= Wooing Play =

Form of performance in folk culture of England

The Wooing Play was a form of performance found in the folk culture of parts of east-central England.

The wooing play was performed in a large area of the East Midlands, mostly in Lincolnshire and Nottinghamshire but with some recorded presence in Leicestershire and Rutland.

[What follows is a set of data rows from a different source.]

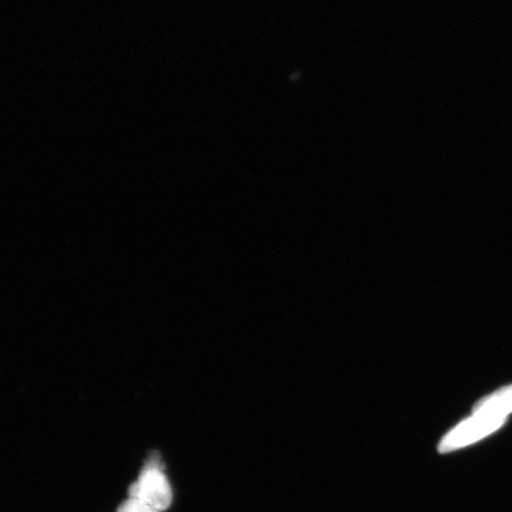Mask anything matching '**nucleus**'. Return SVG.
<instances>
[{
  "instance_id": "nucleus-1",
  "label": "nucleus",
  "mask_w": 512,
  "mask_h": 512,
  "mask_svg": "<svg viewBox=\"0 0 512 512\" xmlns=\"http://www.w3.org/2000/svg\"><path fill=\"white\" fill-rule=\"evenodd\" d=\"M128 496L139 499L160 512L170 508L171 485L159 456H152L146 460L138 479L128 489Z\"/></svg>"
},
{
  "instance_id": "nucleus-2",
  "label": "nucleus",
  "mask_w": 512,
  "mask_h": 512,
  "mask_svg": "<svg viewBox=\"0 0 512 512\" xmlns=\"http://www.w3.org/2000/svg\"><path fill=\"white\" fill-rule=\"evenodd\" d=\"M508 418L485 412H473L470 418H467L456 428L446 434L441 440L439 451L448 453L459 450V448L477 443V441L488 437L501 428Z\"/></svg>"
},
{
  "instance_id": "nucleus-3",
  "label": "nucleus",
  "mask_w": 512,
  "mask_h": 512,
  "mask_svg": "<svg viewBox=\"0 0 512 512\" xmlns=\"http://www.w3.org/2000/svg\"><path fill=\"white\" fill-rule=\"evenodd\" d=\"M473 412H485L508 418L512 413V384L478 401L473 407Z\"/></svg>"
},
{
  "instance_id": "nucleus-4",
  "label": "nucleus",
  "mask_w": 512,
  "mask_h": 512,
  "mask_svg": "<svg viewBox=\"0 0 512 512\" xmlns=\"http://www.w3.org/2000/svg\"><path fill=\"white\" fill-rule=\"evenodd\" d=\"M118 512H160L139 499L128 497L125 502L120 504Z\"/></svg>"
}]
</instances>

Many accounts of the wooing play describe its performers as being farm labourers. Ethel H. Rudkin however stated that they were exclusively horsemen, something that the folklorist E. C. Cawte believed was also true of Leicestershire and the adjacent parts of Lincolnshire, an area further south than where Rudkin had conducted her research.

==Hobby horse==

The use of a hobby horse as part of the wooing play performance was found in a geographically restricted area around the mouth of the River Trent.
The use of the hobby horse in the play is not known in Nottinghamshire, although the area in which the wooing play was performed bordered the region in which two Christmas hobby horse traditions, those of Old Tup and Old Horse, were performed.

When used in the wooing play, the hobby horse was always recorded as being called a "hobby horse", rather than by other names as elsewhere in British Isles.
Descriptions indicate that it consisted of a large farm sieve which was hung from a man's shoulders, with a wooden horse's head fastened at the front and a tail at the back. A cloth over the man's shoulders was then used to cover the sieve. The tail was sometimes a real horse's tail and was often barbed with hooks or tin-tacks to dissuade people from pulling on it; E. H. Rudkin observed girls who tried to pull a hair from the tail to gain luck and getting scratched as a result. The folklorist E. C. Cawte compared its design to the tourney horse used in the Abbots Bromley Horn Dance, but noted that here there was "even less attempt to produce the illusion of a horse and rider."

At East Butterwick, the rider is recorded as being decorated with horses' brasses.
When the hobby horse appeared in the play, it did not take a central role in the action, but entered to recite a few lines, having no evident connection with any of the other characters.

Little is known about the history of the wooing play hobby horse. The oldest possible account came from East Butterwick, where a man recalled it being one of the characters as having been part of the performance circa 1830. The earliest direct observation comes from 1880, produced by Anderson.
The hobby horse from Barrow upon Humber was revived for the 1951 Festival of Britain. Cawte noted that this particular performance may have been elaborated for the occasion.